# Variabillity , Screen 6

In the last para below:

Notice in the histogram above that prices can vary around the mean much more or much less than \$79,873 (recall the value of the standard deviation is \$79,873.06). Some outliers around \$700,000 are more than \$500,000 above the mean and a couple of houses around \$30,000 are more than \$150,000 below the mean.

In the Histogram, it seems that the maximum price is around 600,000 & minimum is 30,000. Do we have to see for the outliers also to measure the distance above & below the mean. Is this important.

1. Some below mean values are -ve (outliers). How this gets plotted in the hIstogram. This gives a wrong information . Do outliers come into picture without reason.or the ggplot2 library does mistakes.

2. 10 Bins are specified but only 6 to 7 are used and only 5 bins contain more & less of the frequencies . Are the bin nos. properly specified for the problem.

Hi @sharathnandalike. Regarding your first point:

In the Histogram, it seems that the maximum price is around 600,000 & minimum is 30,000. Do we have to see for the outliers also to measure the distance above & below the mean. Is this important.
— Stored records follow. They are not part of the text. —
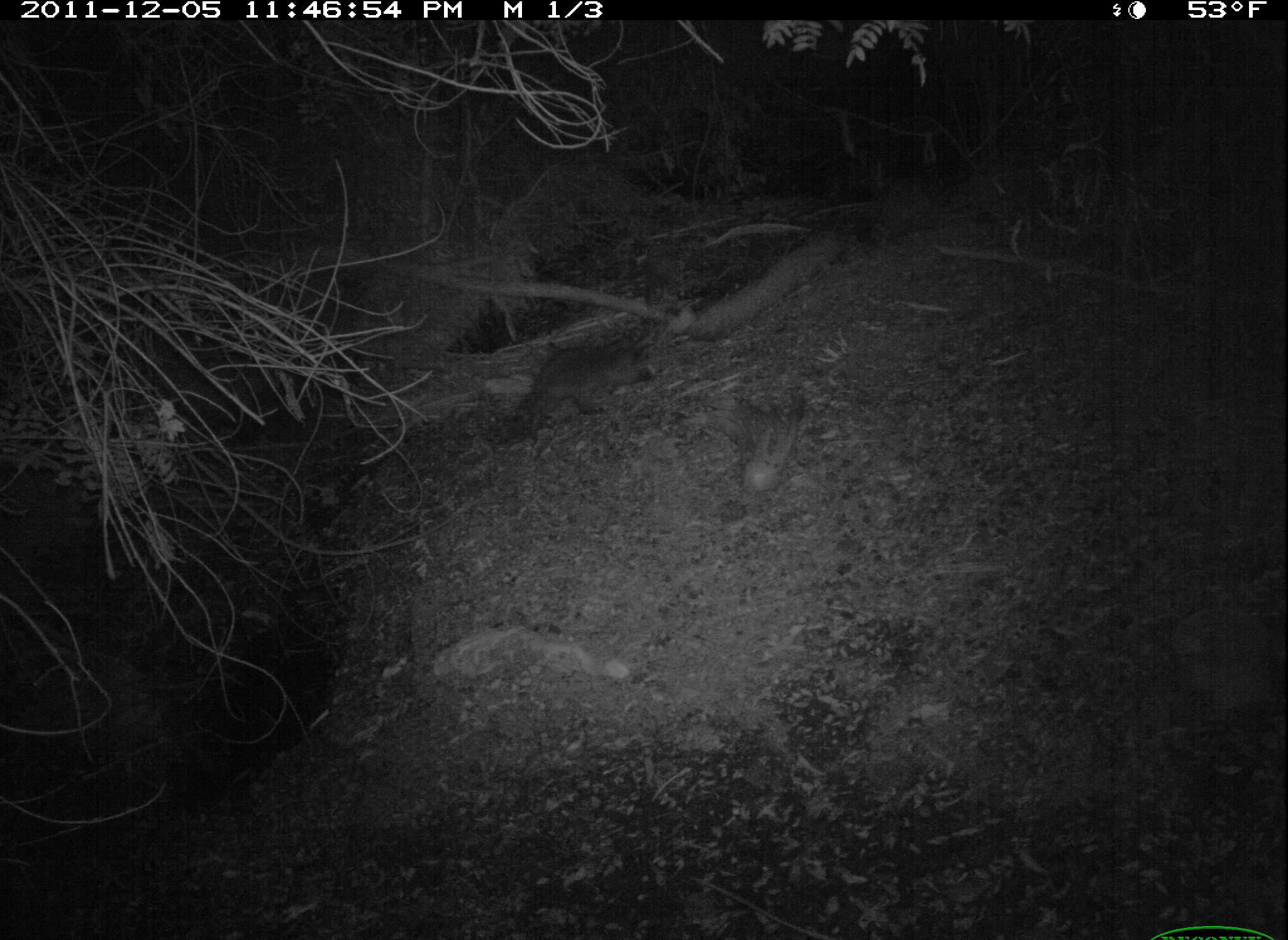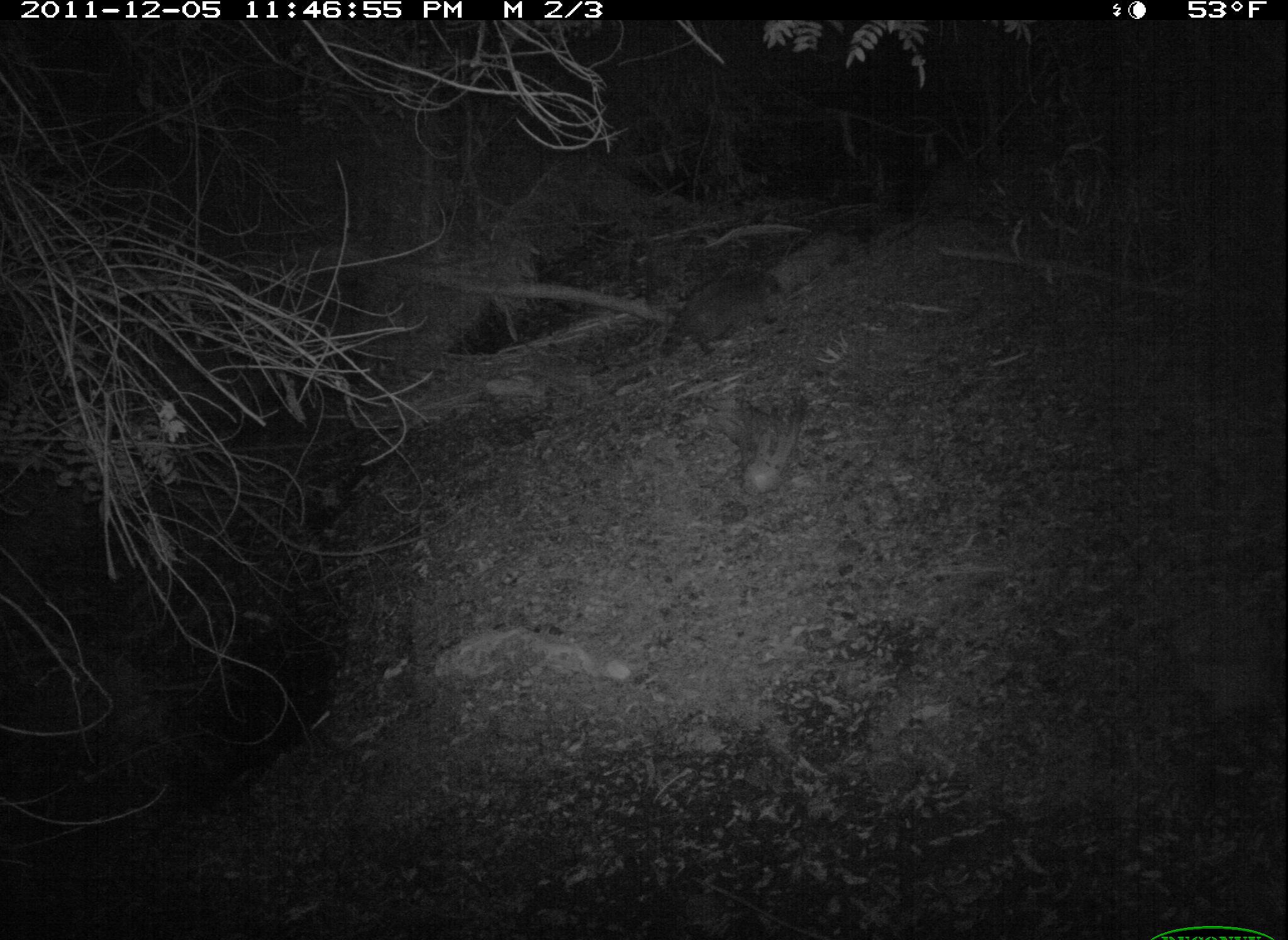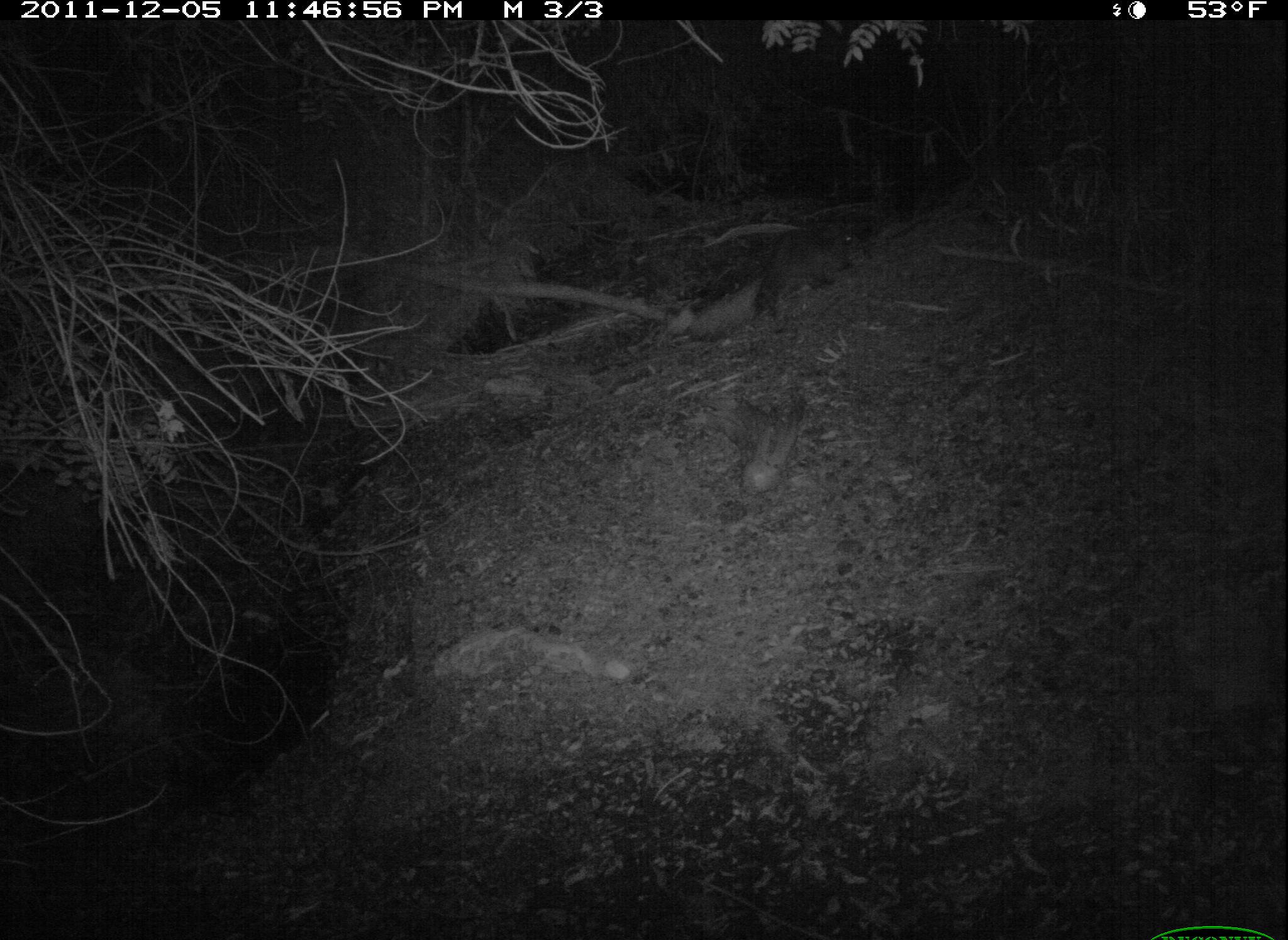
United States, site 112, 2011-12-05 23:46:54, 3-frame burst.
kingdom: Animalia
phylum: Chordata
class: Mammalia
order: Carnivora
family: Procyonidae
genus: Procyon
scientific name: Procyon lotor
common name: raccoon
Raccoon (Procyon lotor).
Can you please clarify this question? I’ll take a shot based on my understanding of what you are asking. With this histogram it is diffificult to see, but there is at least one observation counted in the most expensive bin range around \$800,000. The observation(s) are difficult to see here because the plot is scaled to fit the bin centered around the mean, that has over 1,500 observations. The outliers are considered in the measurement of variability, as stated in the Learn section of this screen:

The standard deviation doesn’t set boundaries for the values in a distribution: The prices can go above and below the mean more than \$79,873.
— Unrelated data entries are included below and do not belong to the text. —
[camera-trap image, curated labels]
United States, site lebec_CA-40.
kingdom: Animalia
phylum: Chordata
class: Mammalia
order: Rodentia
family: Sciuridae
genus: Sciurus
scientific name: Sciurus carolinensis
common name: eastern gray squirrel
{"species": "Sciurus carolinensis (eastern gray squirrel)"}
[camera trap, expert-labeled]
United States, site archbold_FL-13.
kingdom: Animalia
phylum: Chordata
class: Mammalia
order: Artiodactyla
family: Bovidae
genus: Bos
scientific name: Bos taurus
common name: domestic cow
To your second question, this relates to our other conversation about how `ggplot2` depicts frequency distributions, by default. Also see this conversation. Again, having bins that appear to span ranges wider than the true spread of the data is a surprising behavior of `ggplot2`, but it’s debatable to consider it a mistake. This could be a good topic of conversation/debate! Data visualization distills datasets into visualizations that help the reader understand what is going on with the data. There is sometimes a tradeoff between accuracy and simplicity.
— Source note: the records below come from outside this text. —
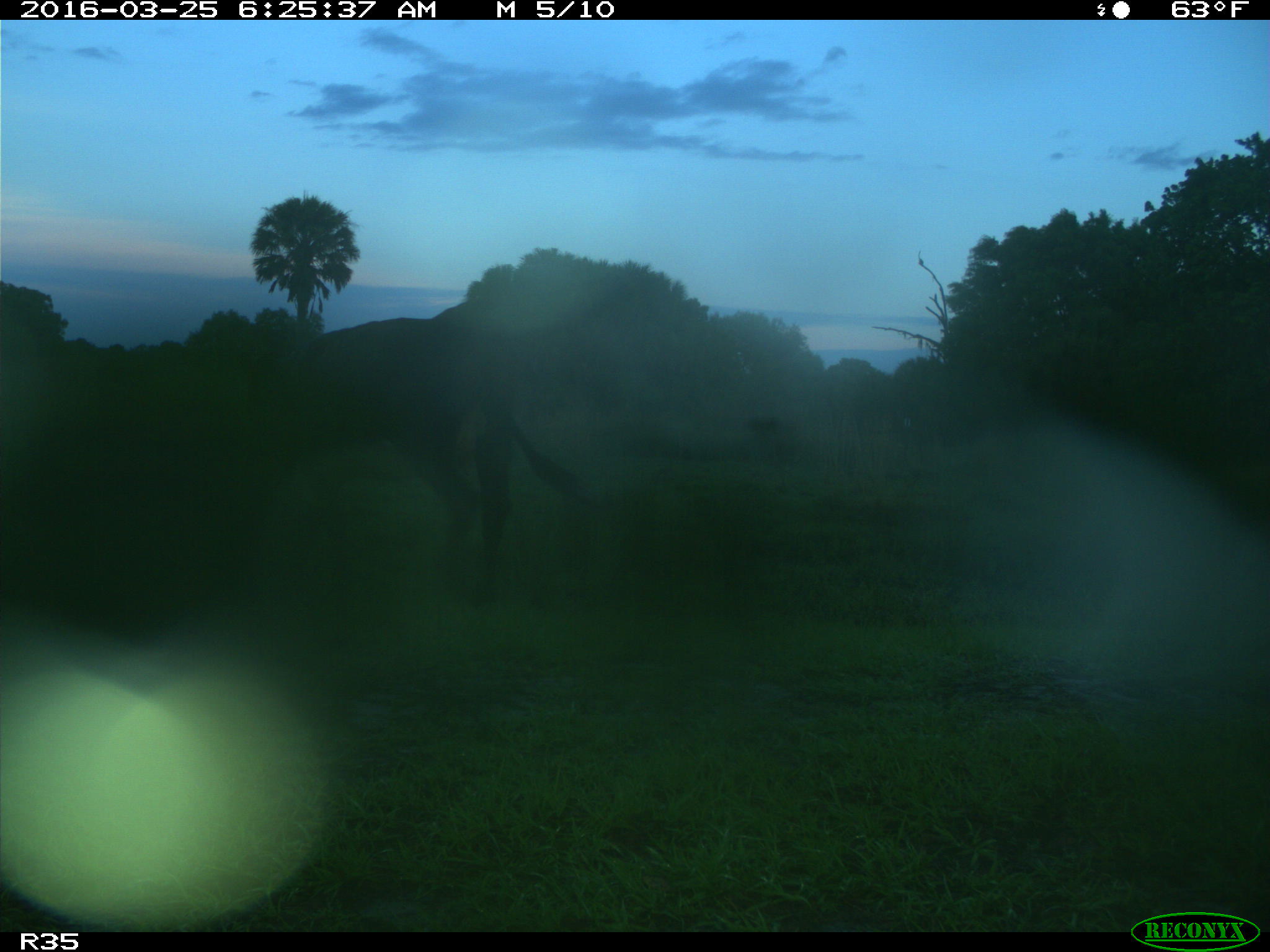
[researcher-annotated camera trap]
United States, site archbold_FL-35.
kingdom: Animalia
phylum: Chordata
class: Mammalia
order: Artiodactyla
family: Bovidae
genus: Bos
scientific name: Bos taurus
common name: domestic cow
Bos taurus (domestic cow).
Speaking to your 3rd point, there are in fact, 10 bins shown in this histogram. This is difficult to see because there are very few observations in the “most expensive” bin. And there do not appear to be any observations in the second-highest price point. Again, I’d point you to this conversation about selecting the number of bins to show in a plot. The purpose of this histogram is to show that prices can vary around the mean much more or much less than \$79,873. Using 10 bins depicts this pattern. But because there are over 2,500 observations in this dataset, the `ggplot2` default of 30 bins would probably work fine as well.